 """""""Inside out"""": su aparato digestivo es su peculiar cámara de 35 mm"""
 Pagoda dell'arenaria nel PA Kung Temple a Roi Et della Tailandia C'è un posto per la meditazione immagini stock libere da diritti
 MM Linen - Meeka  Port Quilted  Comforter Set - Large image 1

•••

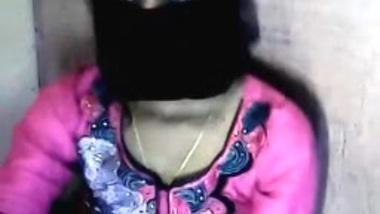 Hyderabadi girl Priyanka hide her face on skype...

•••

- _Activity_: Write out only the lines that run from the line containing "su aparato digestivo" through the line containing "MM Linen - Meeka", both included, exactly as they appear above.

- _Expected answer_:
 """""""Inside out"""": su aparato digestivo es su peculiar cámara de 35 mm"""
 Pagoda dell'arenaria nel PA Kung Temple a Roi Et della Tailandia C'è un posto per la meditazione immagini stock libere da diritti
 MM Linen - Meeka  Port Quilted  Comforter Set - Large image 1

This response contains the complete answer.